Listę krytykują także chorzy na cukrzycę, ponieważ brakuje na niej najbardziej popularnych obecnie pasków do glukometrów, zaś za te, które wpisano, pacjenci będą płacić ok. 11-16 zł, zamiast ryczałtu - 3,20 zł.
Także sposób publikacji listy budzi kontrowersje m.in. BCC oraz prawników, którzy uważają, że zbyt późno MZ wydało obwieszczenie oraz dostarczyło decyzje do firm farmaceutycznych.
Ministerstwo Zdrowia nadal prowadzi negocjacje z producentami leków w sprawie listy refundacyjnej - dowiedziała się w środę PAP z dwóch niezależnych źródeł zbliżonych do koncernów farmaceutycznych. Źródła informują, że na liście refundacyjnej opublikowanej przez MZ w ubiegły piątek pojawią się zmiany.

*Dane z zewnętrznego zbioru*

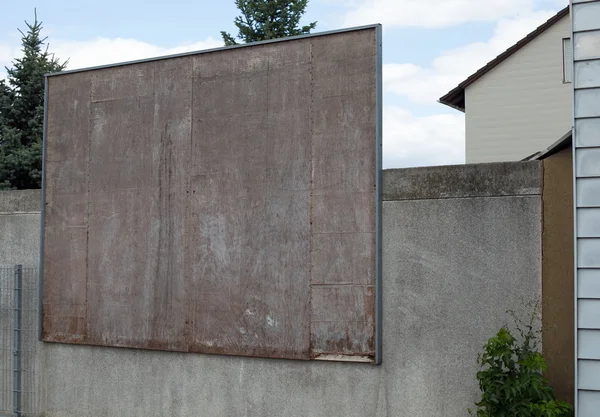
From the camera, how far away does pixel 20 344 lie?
9734mm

Natomiast z nieoficjalnych informacji PAP ze źródeł w resorcie zdrowia wynika, że na listę refundacyjną zostaną wprowadzone "doprecyzowania".
MZ nie komentuje informacji o negocjacjach. Na czwartek zaplanowana jest konferencja prasowa ministra zdrowia Bartosza Arłukowicza.